- _THE DATA_:
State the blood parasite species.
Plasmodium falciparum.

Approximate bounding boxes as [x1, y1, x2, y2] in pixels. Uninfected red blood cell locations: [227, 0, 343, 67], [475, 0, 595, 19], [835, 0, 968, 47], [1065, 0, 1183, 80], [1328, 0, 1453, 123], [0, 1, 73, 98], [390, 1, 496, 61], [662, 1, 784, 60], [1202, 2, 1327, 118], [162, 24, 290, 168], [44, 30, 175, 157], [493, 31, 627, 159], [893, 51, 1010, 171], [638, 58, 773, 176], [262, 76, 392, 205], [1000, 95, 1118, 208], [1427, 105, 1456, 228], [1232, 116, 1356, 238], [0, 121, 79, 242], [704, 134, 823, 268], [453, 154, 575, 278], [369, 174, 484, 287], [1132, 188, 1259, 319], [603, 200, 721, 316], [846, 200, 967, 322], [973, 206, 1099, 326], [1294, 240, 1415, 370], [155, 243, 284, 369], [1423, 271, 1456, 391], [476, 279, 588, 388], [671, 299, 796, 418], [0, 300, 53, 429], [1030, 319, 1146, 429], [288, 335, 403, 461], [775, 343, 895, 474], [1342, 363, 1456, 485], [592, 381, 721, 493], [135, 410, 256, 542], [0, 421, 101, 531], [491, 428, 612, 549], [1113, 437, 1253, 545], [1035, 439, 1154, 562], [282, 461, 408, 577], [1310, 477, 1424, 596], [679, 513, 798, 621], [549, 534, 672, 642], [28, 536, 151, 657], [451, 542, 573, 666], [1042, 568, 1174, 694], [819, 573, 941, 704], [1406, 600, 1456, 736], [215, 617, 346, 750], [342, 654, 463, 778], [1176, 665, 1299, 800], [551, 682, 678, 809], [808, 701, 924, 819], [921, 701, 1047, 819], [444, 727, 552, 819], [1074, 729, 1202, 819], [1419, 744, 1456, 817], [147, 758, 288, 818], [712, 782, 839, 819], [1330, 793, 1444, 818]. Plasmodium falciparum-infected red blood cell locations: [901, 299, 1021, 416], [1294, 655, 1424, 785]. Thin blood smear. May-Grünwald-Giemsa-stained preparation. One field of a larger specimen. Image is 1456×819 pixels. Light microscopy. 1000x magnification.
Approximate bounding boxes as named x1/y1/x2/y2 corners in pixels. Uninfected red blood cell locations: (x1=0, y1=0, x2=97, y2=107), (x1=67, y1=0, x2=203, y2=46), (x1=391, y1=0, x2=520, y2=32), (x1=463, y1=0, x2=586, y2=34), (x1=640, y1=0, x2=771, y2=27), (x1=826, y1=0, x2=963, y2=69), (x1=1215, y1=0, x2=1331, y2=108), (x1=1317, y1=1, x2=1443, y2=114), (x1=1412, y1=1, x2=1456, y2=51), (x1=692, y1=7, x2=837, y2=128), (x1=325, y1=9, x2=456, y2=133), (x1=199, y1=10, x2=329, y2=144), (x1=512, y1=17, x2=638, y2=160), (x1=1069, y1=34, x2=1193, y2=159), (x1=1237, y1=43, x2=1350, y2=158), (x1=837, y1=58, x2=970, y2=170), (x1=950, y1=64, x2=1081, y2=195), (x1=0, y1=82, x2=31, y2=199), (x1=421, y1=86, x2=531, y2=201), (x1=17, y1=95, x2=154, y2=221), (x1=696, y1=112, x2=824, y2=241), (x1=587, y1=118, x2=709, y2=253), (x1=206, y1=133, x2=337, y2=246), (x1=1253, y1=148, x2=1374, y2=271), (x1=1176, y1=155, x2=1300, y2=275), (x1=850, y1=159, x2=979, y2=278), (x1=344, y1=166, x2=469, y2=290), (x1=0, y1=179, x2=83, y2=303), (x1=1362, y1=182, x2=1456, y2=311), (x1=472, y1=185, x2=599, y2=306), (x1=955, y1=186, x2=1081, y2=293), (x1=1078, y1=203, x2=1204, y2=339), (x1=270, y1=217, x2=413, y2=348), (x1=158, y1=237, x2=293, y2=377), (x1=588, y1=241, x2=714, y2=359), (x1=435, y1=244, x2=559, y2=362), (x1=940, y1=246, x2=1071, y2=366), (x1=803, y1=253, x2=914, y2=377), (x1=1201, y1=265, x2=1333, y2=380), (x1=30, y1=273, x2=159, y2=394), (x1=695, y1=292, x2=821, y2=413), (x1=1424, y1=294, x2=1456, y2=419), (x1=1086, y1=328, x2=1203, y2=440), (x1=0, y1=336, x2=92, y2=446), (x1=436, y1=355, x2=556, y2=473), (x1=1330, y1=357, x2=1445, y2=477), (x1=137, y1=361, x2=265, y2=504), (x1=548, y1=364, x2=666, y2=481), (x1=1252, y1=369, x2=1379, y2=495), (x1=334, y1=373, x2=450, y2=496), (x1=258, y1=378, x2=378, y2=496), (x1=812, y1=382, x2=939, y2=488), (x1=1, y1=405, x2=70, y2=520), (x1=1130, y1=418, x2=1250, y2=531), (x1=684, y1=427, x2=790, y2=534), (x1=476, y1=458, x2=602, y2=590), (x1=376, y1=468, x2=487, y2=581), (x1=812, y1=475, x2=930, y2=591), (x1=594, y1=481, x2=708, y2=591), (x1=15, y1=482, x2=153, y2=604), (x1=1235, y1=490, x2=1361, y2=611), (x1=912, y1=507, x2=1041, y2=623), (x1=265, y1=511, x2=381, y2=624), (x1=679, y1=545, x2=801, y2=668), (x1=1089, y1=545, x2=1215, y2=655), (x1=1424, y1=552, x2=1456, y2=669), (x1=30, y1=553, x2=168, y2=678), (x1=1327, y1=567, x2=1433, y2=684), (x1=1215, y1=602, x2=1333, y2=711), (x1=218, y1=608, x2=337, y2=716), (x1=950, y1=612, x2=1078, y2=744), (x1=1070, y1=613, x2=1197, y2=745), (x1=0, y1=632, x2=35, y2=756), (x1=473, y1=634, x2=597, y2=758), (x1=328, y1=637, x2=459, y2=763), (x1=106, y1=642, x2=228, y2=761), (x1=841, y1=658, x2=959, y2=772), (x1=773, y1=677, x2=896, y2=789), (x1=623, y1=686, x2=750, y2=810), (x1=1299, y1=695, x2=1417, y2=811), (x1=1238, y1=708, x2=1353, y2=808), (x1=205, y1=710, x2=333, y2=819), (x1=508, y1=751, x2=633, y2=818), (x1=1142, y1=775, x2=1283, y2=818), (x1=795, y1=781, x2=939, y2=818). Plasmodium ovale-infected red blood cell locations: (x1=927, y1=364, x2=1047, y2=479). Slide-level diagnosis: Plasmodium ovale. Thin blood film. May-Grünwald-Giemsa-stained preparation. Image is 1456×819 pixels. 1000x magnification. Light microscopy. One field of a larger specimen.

- _WORK TO BE COMPLETED_: Beginning at the top of the data, extract each line through the line containing "Plasmodium falciparum." and return those lines exactly, with nothing added.

- _RESULT BELOW_:
State the blood parasite species.
Plasmodium falciparum.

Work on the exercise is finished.